Spatial relation data
[Begin]

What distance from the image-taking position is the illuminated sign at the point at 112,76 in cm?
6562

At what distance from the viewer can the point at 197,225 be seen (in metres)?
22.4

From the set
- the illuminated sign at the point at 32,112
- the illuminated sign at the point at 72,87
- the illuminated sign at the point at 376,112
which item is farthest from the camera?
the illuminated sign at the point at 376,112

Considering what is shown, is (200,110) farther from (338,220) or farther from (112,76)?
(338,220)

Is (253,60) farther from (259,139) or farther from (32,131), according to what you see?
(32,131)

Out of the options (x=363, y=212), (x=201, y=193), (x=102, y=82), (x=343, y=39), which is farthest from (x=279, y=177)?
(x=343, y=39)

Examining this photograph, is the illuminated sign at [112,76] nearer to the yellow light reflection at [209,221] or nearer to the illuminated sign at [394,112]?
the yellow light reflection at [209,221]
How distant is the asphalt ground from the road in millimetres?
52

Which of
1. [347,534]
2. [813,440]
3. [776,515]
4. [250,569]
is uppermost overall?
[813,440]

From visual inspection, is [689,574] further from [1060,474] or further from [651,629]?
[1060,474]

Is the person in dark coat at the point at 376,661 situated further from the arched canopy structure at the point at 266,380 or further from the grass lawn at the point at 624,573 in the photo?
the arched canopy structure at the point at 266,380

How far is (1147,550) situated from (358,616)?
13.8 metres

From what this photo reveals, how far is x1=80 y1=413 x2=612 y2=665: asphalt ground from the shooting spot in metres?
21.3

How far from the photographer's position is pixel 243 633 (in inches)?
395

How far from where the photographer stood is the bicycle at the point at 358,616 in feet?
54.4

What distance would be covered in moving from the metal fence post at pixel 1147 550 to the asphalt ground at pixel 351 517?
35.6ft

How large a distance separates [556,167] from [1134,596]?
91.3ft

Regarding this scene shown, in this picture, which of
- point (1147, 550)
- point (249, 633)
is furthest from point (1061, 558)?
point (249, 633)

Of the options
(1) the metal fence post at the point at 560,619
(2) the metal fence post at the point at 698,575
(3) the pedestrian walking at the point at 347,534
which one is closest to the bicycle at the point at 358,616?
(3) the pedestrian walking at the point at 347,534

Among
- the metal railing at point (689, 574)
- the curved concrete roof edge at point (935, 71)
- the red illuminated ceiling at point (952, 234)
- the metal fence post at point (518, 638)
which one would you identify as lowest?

[End]

## Goal
Copy the lines verbatim, beginning with the line that contains "Is the person" and continuing through the final line, inclusive.

## Output
Is the person in dark coat at the point at 376,661 situated further from the arched canopy structure at the point at 266,380 or further from the grass lawn at the point at 624,573 in the photo?
the arched canopy structure at the point at 266,380

How far is (1147,550) situated from (358,616)?
13.8 metres

From what this photo reveals, how far is x1=80 y1=413 x2=612 y2=665: asphalt ground from the shooting spot in metres?
21.3

How far from the photographer's position is pixel 243 633 (in inches)?
395

How far from where the photographer stood is the bicycle at the point at 358,616 in feet?
54.4

What distance would be covered in moving from the metal fence post at pixel 1147 550 to the asphalt ground at pixel 351 517?
35.6ft

How large a distance separates [556,167] from [1134,596]?
91.3ft

Regarding this scene shown, in this picture, which of
- point (1147, 550)
- point (249, 633)
is furthest from point (1061, 558)?
point (249, 633)

Of the options
(1) the metal fence post at the point at 560,619
(2) the metal fence post at the point at 698,575
(3) the pedestrian walking at the point at 347,534
which one is closest to the bicycle at the point at 358,616?
(3) the pedestrian walking at the point at 347,534

Among
- the metal railing at point (689, 574)
- the curved concrete roof edge at point (935, 71)
- the red illuminated ceiling at point (952, 234)
- the metal fence post at point (518, 638)
which one would you identify as lowest?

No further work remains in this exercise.